Czemu to działa: m-commerce stanowi obecnie 24% handlu, a ilość transakcji dokonywanych w ten sposób będzie się zwiększać.
Synergia online i offline
Dobra praktyka: oprócz sklepu internetowego masz również stacjonarny? Zapewnij dobrą komunikację między nimi: podobny design, kody zniżkowe oferowane w sklepie stacjonarnym na zakupy online i na odwrót, aplikację mobilną wykorzystującą lokalizację, beacony. Dzięki beaconom będziesz mógł zaoferować nowy wymiar doświadczenia – zarówno online, jak i offline.
Czemu to działa: ponieważ pozwala poradzić sobie z luką między online i offline oraz pozwoli obserwować zwyczaj zakupowe klientów.
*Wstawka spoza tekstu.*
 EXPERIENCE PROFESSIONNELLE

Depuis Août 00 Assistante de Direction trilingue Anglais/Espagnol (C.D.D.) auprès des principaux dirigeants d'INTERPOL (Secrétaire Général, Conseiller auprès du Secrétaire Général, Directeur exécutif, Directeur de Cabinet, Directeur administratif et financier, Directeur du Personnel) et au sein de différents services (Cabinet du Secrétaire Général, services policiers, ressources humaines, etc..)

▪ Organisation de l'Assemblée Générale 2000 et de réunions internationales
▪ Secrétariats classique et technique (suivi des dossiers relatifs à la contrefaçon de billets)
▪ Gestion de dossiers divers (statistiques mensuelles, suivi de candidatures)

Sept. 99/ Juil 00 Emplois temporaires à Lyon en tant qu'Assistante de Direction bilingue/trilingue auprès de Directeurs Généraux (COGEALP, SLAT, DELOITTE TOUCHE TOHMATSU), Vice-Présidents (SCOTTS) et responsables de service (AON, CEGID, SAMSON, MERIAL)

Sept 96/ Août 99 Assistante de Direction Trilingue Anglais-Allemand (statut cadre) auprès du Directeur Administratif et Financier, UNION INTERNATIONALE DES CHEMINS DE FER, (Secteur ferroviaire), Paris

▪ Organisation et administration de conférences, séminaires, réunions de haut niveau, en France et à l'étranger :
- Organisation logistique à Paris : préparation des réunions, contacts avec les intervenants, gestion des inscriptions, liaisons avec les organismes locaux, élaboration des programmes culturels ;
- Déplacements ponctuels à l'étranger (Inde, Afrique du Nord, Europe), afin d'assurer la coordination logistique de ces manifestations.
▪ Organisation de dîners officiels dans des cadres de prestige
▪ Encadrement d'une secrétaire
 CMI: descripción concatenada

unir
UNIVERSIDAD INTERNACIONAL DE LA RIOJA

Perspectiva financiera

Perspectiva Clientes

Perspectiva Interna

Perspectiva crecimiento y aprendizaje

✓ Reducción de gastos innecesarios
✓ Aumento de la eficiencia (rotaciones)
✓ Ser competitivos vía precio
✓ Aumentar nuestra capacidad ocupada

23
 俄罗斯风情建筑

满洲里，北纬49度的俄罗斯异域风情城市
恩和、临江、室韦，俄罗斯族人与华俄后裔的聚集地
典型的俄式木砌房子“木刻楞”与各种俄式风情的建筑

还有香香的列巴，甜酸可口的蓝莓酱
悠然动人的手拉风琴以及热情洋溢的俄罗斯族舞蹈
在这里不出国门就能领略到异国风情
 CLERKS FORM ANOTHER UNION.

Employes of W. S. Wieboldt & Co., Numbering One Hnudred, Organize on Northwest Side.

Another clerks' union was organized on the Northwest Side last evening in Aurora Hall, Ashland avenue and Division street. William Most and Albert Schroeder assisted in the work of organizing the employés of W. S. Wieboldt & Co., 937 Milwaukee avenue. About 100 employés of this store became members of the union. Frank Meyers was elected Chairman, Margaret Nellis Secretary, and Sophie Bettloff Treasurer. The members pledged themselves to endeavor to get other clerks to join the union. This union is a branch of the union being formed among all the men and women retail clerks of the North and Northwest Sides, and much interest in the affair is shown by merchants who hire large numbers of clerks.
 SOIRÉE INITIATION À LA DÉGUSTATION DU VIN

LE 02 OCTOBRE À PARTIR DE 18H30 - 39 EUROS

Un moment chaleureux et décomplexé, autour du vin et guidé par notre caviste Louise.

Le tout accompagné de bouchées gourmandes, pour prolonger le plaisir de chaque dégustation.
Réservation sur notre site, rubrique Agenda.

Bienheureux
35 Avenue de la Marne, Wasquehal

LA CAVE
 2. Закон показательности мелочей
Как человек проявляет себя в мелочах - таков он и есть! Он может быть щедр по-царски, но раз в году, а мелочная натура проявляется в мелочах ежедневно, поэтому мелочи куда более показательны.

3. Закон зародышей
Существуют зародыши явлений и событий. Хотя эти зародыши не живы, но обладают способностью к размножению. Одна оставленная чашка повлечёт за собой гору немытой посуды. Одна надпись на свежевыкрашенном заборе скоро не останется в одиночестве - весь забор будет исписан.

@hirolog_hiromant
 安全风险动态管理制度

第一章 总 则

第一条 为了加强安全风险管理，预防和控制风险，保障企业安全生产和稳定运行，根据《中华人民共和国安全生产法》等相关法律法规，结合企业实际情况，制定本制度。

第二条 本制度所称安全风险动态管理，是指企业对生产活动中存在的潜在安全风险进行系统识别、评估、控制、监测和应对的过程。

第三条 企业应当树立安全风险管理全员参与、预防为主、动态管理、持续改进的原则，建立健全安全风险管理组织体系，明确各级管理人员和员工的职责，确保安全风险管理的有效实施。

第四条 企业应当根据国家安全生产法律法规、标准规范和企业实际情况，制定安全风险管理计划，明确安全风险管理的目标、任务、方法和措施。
W jaki sposób oni poruszają się między online a offline?
Sprytne opakowanie
Dobra praktyka: wykorzystaj opakowanie tak, by wyjmowanie produktu było wygodne i intuicyjne. Jednocześnie pamiętaj, że możesz je wykorzystać do komunikacji. Niech zawarte na nim teksty zawierają pożyteczne wskazówki dotyczące produktu, ciekawostki lub inspiracje. Nie marnuj miejsca.
Czemu to działa: odpakowywanie produktu może przypominać odpakowanie prezentu. Wywołanie tego skojarzenia budzi pozytywne emocje.